Ce jour-là
Des rumeurs couraient déjà que quelque chose se tramait, mais ils en avaient ignoré les détails jusqu’à ce briefing.
Will, parlant arabe, avait été le seul de son escadron à avoir été sélectionné pour faire partie de notre commando. Ses coéquipiers formeraient la force de réaction rapide (QRF), en stand by dans deux hélicoptères CH-47 qui seraient appelés en renfort, en cas de problèmes dans la résidence de Ben Laden. Ils allaient aussi installer un point de ravitaillement en carburant au nord d’Abbottabad. Ces CH-47, des hélicoptères énormes – surnommés « bus volants » – transporteraient des conteneurs gonflables remplis de carburant, pour que les Black Hawk puissent refaire le plein sur le vol de retour à Jalalabad.
« Tu as vu la maquette ? » demandai-je à Will.
Nous sommes allés dans la salle de briefing près du centre d’opération. J’ai ouvert les cadenas. Will m’a aidé à soulever le lourd couvercle.
« Waou, dit-il, c’est génial ! » Il s’est penché pour voir la maquette de plus près.
Will avait un physique classique. Il mesurait un mètre soixante-quinze et il était mince. Ce qui le distinguait, c’est qu’il avait appris l’arabe tout seul.
Les SEAL sont une communauté où les liens sont très forts. Cela faisait bizarre de débarquer alors que tout le monde savait que l’escadron sur place aurait très bien pu mener l’opération. La raison qui motivait la mise sur pied d’une unité spéciale était simple : nous étions disponibles quand il avait fallu faire les indispensables répétitions pour vendre l’option aux décideurs de la Maison-Blanche. Les escadrons du commandement étaient interchangeables. Tout revenait à s’être trouvé au bon endroit au bon moment.
« Donne-moi le résumé, me demanda-t-il.
— Nous serons à bord de Chalk One. Notre hélico sera le premier à approcher par le sud-est ; il se mettra en vol stationnaire ici. »
Je lui montrai la cour.
« Nous descendrons à la corde et nous nettoierons ce bâtiment, appelé C1. »
Opération classique, Will a pigé tout de suite. Pendant les heures suivantes, nous avons revu tout le plan et envisagé les incidents qui pourraient se produire. Je lui ai raconté les répétitions qui nous avaient permis de mettre au point le plan. C’était un avant-goût pour Will du travail de préparation qui avait pris des semaines.

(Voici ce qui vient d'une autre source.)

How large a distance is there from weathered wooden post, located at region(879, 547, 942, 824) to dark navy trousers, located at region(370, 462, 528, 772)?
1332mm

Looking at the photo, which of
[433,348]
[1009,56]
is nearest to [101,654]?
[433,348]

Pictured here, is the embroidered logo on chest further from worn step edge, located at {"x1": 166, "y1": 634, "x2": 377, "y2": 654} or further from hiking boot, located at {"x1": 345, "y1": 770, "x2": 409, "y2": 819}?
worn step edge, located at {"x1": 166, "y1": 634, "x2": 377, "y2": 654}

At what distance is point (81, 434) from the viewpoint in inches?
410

Passer trois semaines à répéter une mission était très inhabituel. En général, que ce soit en Irak ou en Afghanistan, on nous donnait une mission, on dressait un plan et on la lançait – tout ça en quelques heures.
Le premier bâtiment – le quartier général de notre équipe – continuait à travailler sur le plan et la coordination. Quant à nous, notre matériel était prêt et nous n’avions plus qu’à attendre.
La plupart d’entre nous souffraient d’un trouble du déficit d’attention – en fait on plaisantait beaucoup sur ce prétendu problème psychologique. On savait se concentrer, mais pas très longtemps. Attendre était pour nous la pire des choses. Walt n’arrêtait pas de me casser les pieds. Je n’arrivais même pas à regarder un film tranquillement.
Nous avions nos méthodes et nos manies pour le matériel. On vérifiait et revérifiait tout. Toutes les piles de mes lunettes de vision nocturne et de mes lasers étaient neuves. Mes radios ne quittaient pas le chargeur. Tout était correctement disposé, en ordre. Bottes et chaussettes à côté de mon uniforme plié. Mon kit, un gilet pare-balles avec des poches pour les munitions et le petit matériel, attendait au pied du lit à côté de mon H & K 416.
J’ai pris tout mon temps pour revoir l’ensemble, mais à minuit, l’heure du déjeuner pour nous, il restait encore quelques heures à tuer. Dans ce cas-là, nous allons à la salle de gym. Certains préparent du café, mais pas de l’instantané – du vrai. Un type avait amené une caisse Pélican avec un moulin à café, une cafetière et un assortiment de cafés à faire pâlir Starbuck. Je les ai regardé faire. La confection d’une tasse pouvait prendre une heure. Ils commençaient par moudre les grains, pressaient le café, puis faisaient chauffer l’eau et remplissaient les tasses qu’ils allaient siroter près du feu. C’était un vrai rituel et le temps qu’ils passaient à préparer leur café minutieusement était autant de minutes en moins à ronger son frein.